Inzwischen hat sich das graue Wolkengebilde aus dem Dorfertal mit der trüben Suppe des Timmeltals vermischt und ich stecke mitten im Grau. Es ist angenehm, dass nun der Regen leicht nachlässt. Aber ich habe Angst, mitten in der Gewitterwolke zu stecken. So schnell, wie ich es verantworten kann, hetze ich weiter. Nur weg von diesen Drahtseilen, alles andere ist jetzt egal.

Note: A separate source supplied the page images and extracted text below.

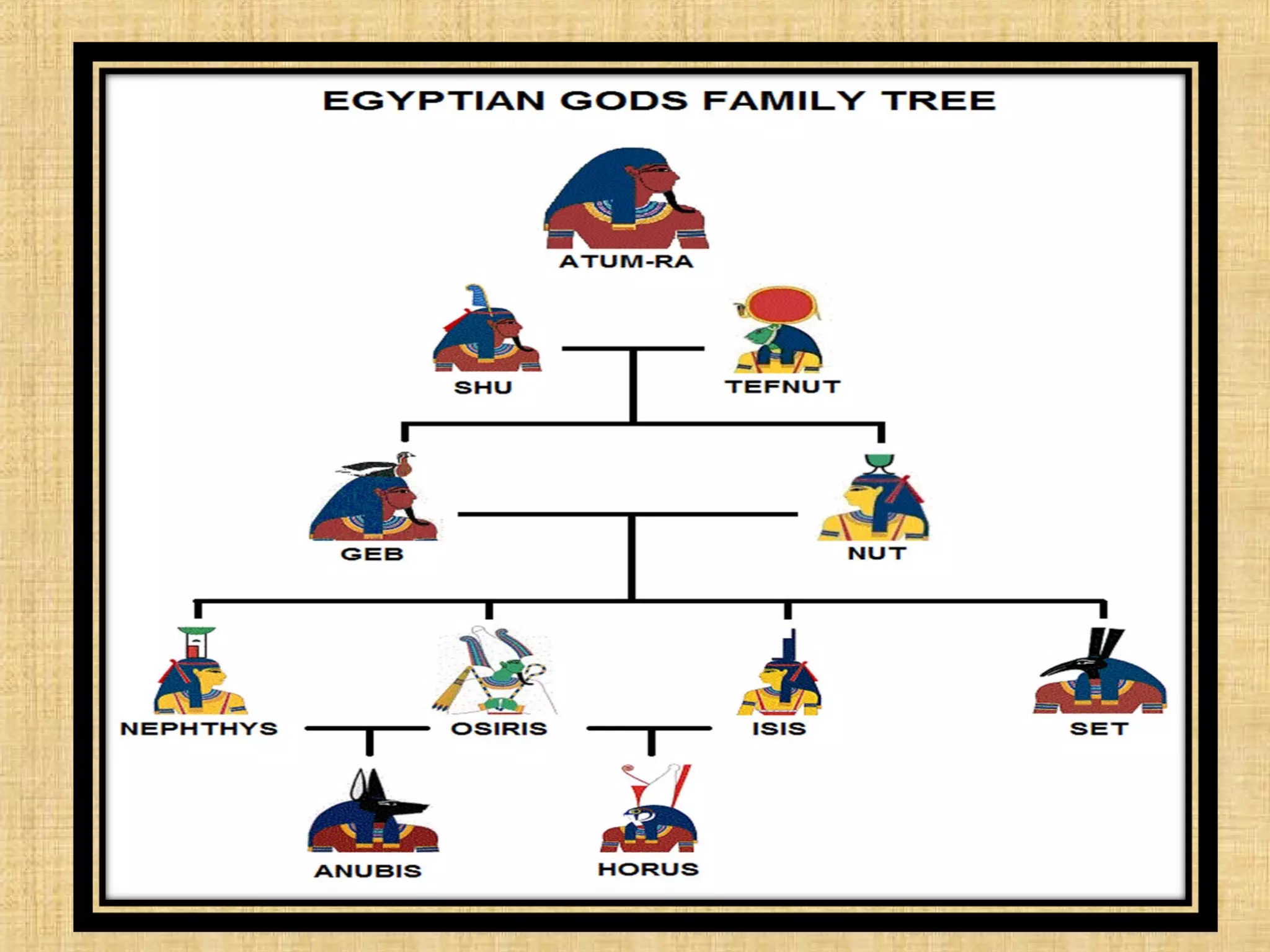 EGYPTIAN GODS FAMILY TREE

ATUM-RA

SHU

TEFNUT

GEB

NUT

NEPHTHYS

OSIRIS

ISIS

SET

ANUBIS

HORUS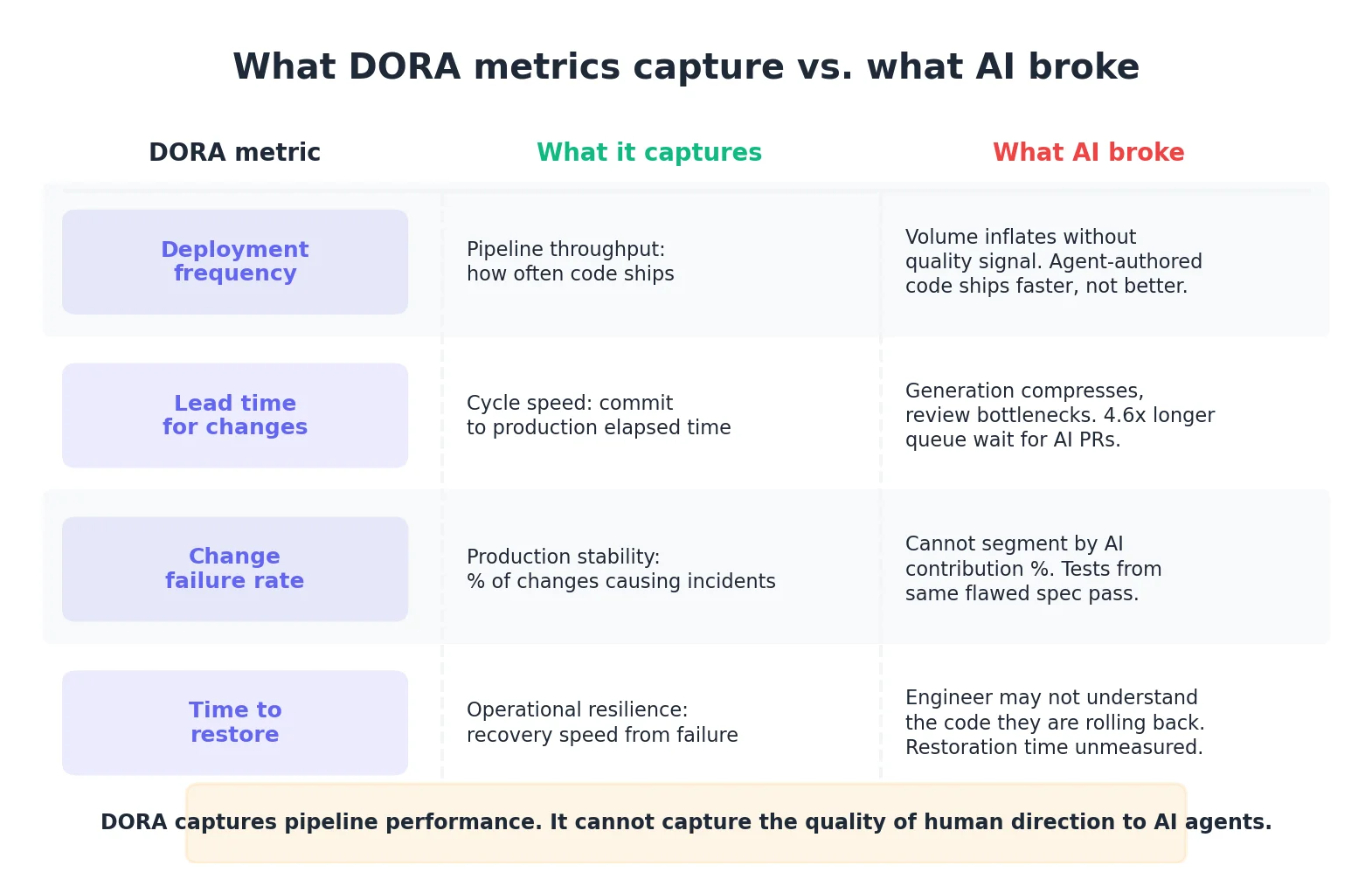 What DORA metrics capture vs. what AI broke

| DORA metric | What it captures | What AI broke |
|---|---|---|
| Deployment frequency | Pipeline throughput: how often code ships | Volume inflates without quality signal. Agent-authored code ships faster, not better. |
| Lead time for changes | Cycle speed: commit to production elapsed time | Generation compresses, review bottlenecks. 4.6x longer queue wait for AI PRs. |
| Change failure rate | Production stability: % of changes causing incidents | Cannot segment by AI contribution %. Tests from same flawed spec pass. |
| Time to restore | Operational resilience: recovery speed from failure | Engineer may not understand the code they are rolling back. Restoration time unmeasured. |

DORA captures pipeline performance. It cannot capture the quality of human direction to AI agents.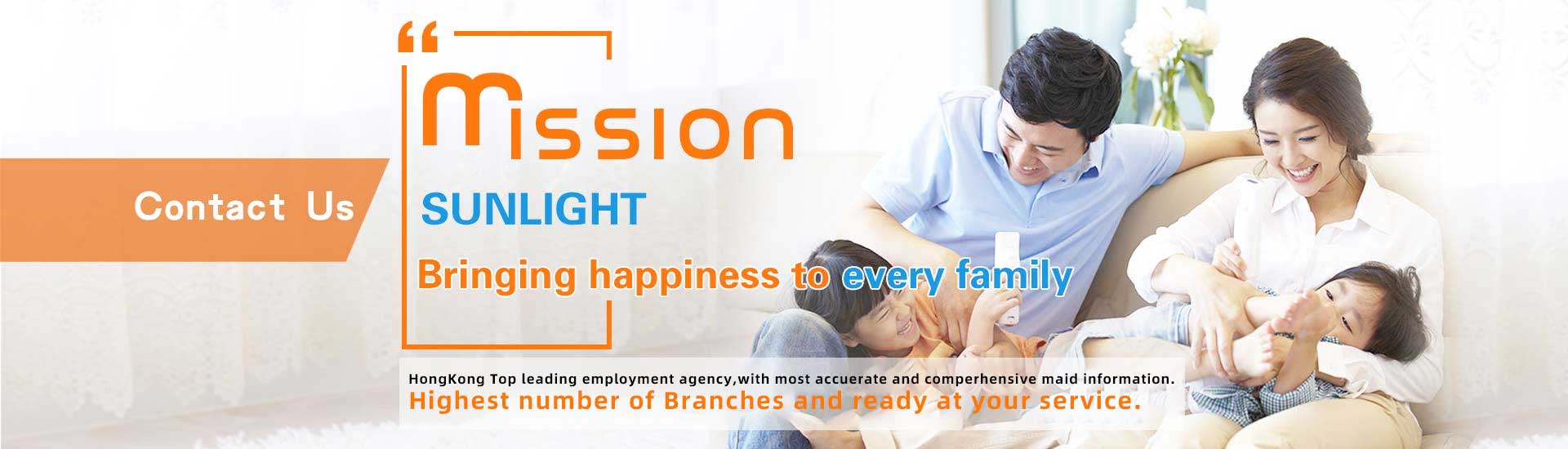 Contact Us

“

Mission

SUNLIGHT

Bringing happiness to every family

HongKong Top leading employment agency,with most accuerate and comperhensive maid information.
Highest number of Branches and ready at your service.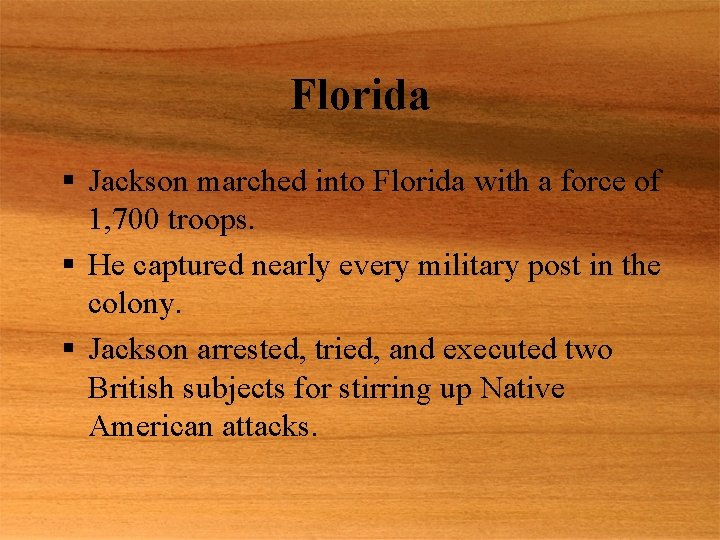 Florida

▪ Jackson marched into Florida with a force of 1,700 troops.

▪ He captured nearly every military post in the colony.

▪ Jackson arrested, tried, and executed two British subjects for stirring up Native American attacks.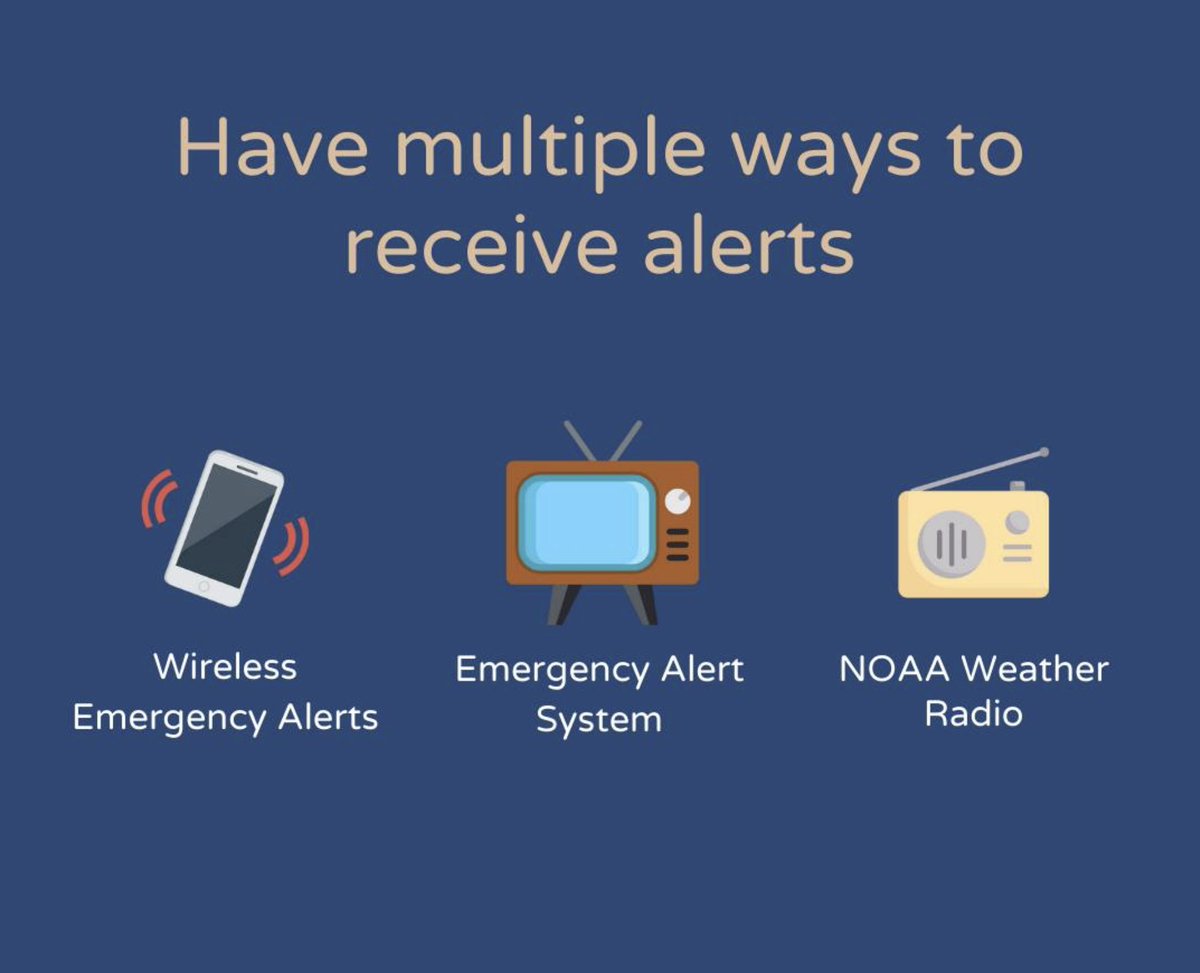 Have multiple ways to receive alerts

Wireless Emergency Alerts

Emergency Alert System

NOAA Weather Radio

Ende der gesicherten Strecke! Ich atme auf, auch wenn ich vom Weg nicht sehr viel sehe, gerade einmal zehn oder fünfzehn Meter weit. Aber es reicht, denn ich weiß, dass nun keine wirklich gefährlichen Stellen mehr kommen, und verlaufen werde ich mich hier auch nicht.

Es geht immer noch stramm nach unten, die Wegverhältnisse werden besser, und als guter Bergabgeher komme ich sehr zügig voran.

Eine Viertelstunde später komme ich unter die Wolkendecke. Es regnet stärker und jetzt blitzt es auch. Der Donner folgt zwei Sekunden später, und ich empfinde diese Nähe nun doch als unangenehm, zumal ich an diesem Hang relativ exponiert bin. Trotzdem: weiter, nur weiter. Ich habe keine Lust, mich irgendwo in einer Mulde oder Nische krank zu frieren.

Es wird flach. Der Talboden des Timmelbaches ist erreicht, auf rutschigen Steinen und ein paar dazwischengekeilten Brettern überschreite ich das breite und angeschwollene Gewässer.